Education versus Technology

I work at the technology-education interface. Most of my day is spent in thinking about how to use technology to expand access to education and to enhance our capabilities to educate. 

Sometimes, I look at the other side of the equation: How education may help spread the use of technology and enable more people to benefit from new technology.

An early convert to the Internet, I rarely thought about an education to confront technology. 

Until recently, that is.

But I am increasingly uneasy about what technology does. It's quite clear what Facebook can do, and often does: Shape our daily lives and make us dance to the tune of some shadowy master! WhatsApp can take over our every waking moment and drown us in hate-filled cacophony. Google can box us into echo chambers of our queries. Then there are others, like Oracle, who thrives on an empire built around our data. For me, it looks like a prison of mirrors, where our every little move is observed, repeated and studied eternally, from which there is no conceivable escape.

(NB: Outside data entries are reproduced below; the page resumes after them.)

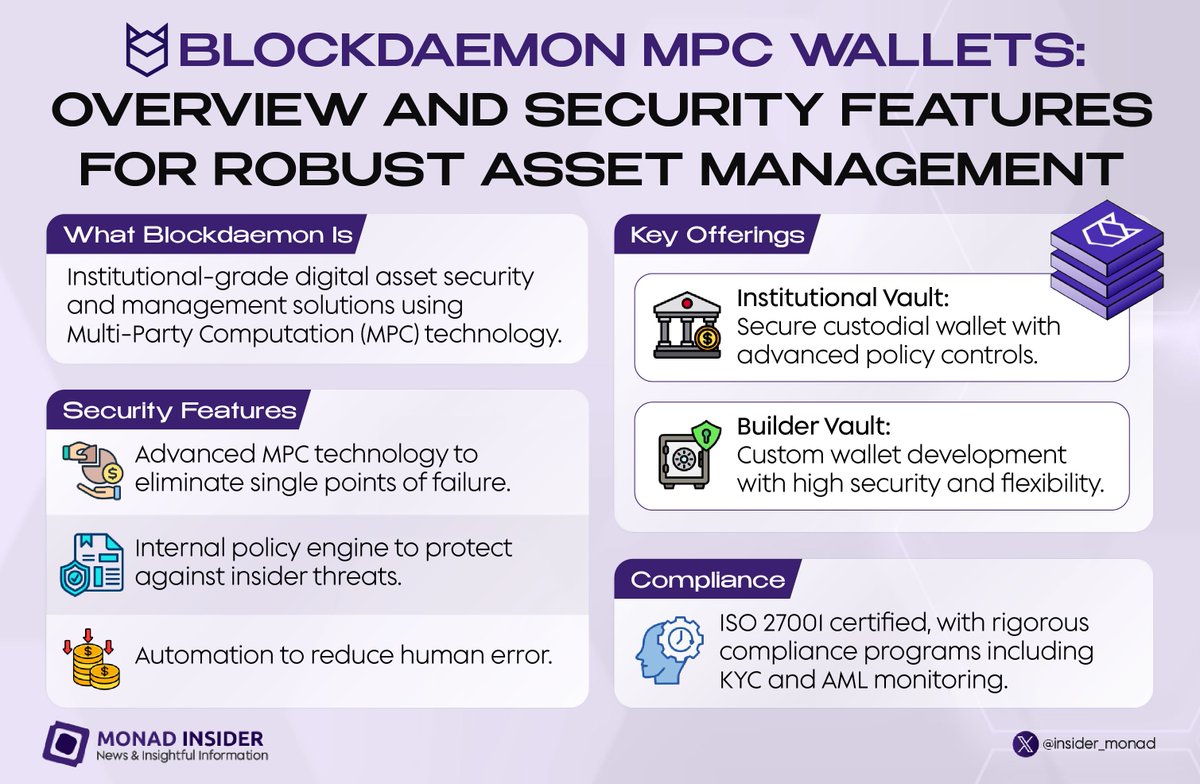 BLOCKDAEMON MPC WALLETS: OVERVIEW AND SECURITY FEATURES FOR ROBUST ASSET MANAGEMENT

What Blockdaemon Is

Institutional-grade digital asset security and management solutions using Multi-Party Computation (MPC) technology.

Security Features

Advanced MPC technology to eliminate single points of failure.

Internal policy engine to protect against insider threats.

Automation to reduce human error.

Key Offerings

Institutional Vault: Secure custodial wallet with advanced policy controls.

Builder Vault: Custom wallet development with high security and flexibility.

Compliance

ISO 27001 certified, with rigorous compliance programs including KYC and AML monitoring.

MONAD INSIDER
News & Insightful Information

@insider_monad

In reality, it's worse. Technology aims to do a lot more: Instead of following our demands, it shapes our desires; it doesn't just predict, it manipulates. We live from one technology-enabled nudge to another and live through cycles of emotion shaped by technology. The silicon valley and its followers elsewhere may have maintained the rhetoric of the early computing, but their business models allow none of the idealism of the hacker generation. It's wolf in wolf's garb - there is no way to mistake its intentions.

Visual Capitalist: The data ecosystemAt this point, as I see it, education may have a role beyond the facilitation of technology absorption. And, this is not just about teaching people 'crap detection' (which Howard Rheingold thinks is a key skill today) because it's not just the content that's a problem. As we know now, some of the platforms themselves are. It's no longer about spotting fake news but also to struggle against mind-control technologies of great sophistication, such as Facebook or being conscious of one's own digital footprint (see The Visual Capitalist's excellent presentation of the personal data ecosystem graphic above, or here).

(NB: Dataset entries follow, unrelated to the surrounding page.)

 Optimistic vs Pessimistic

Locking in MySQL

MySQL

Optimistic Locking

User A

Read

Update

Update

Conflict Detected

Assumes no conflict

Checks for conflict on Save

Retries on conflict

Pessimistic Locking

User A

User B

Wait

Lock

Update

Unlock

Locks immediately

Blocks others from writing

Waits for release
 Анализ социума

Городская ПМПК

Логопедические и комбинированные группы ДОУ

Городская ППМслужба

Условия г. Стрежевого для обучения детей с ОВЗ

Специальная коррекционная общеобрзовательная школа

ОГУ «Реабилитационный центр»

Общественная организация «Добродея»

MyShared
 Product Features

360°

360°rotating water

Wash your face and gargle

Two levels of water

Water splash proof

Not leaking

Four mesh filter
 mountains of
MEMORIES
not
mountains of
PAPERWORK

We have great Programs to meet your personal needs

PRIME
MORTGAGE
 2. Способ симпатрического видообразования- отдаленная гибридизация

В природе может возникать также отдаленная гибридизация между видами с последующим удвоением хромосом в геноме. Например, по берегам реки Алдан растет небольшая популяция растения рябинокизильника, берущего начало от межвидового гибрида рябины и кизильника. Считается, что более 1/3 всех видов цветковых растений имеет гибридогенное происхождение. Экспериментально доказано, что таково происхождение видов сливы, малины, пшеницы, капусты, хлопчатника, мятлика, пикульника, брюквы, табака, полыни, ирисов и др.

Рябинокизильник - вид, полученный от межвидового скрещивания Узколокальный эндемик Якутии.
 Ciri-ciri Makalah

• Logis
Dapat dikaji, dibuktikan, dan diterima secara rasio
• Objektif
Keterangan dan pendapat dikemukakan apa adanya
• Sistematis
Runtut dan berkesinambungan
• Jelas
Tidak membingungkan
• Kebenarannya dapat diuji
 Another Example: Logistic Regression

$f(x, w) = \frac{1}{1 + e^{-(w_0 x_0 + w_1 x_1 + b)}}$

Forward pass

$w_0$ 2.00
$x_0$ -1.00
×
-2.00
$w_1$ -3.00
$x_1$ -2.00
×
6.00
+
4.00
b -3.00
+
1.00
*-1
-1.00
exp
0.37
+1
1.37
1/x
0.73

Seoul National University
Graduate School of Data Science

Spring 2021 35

We expect education to do a lot of things for us: To build our character, to make us free, to enable us to participate in society and become economically productive. Being able to make sense of the technologies of the day and to be able to use it productively were always part of education's brief. But education as a defensive mechanism is new. Going forward, an educated person will not be one who is just ready to use technology for productive purposes; an educated person will be one who can engage with technology as a fully conscious being and withstand its many traps and temptations. 

I shall argue that this needs conscious commitment in education - that of critical engagement with technology - and given that this would go deep into personal habits territory, this is not an easy game. Yet, this is one of the most crucial task ahead in education - an essential aspect of character-building in the 21st century - though 'critical consumption of technology' is yet to show up on anyone's soft skills list yet.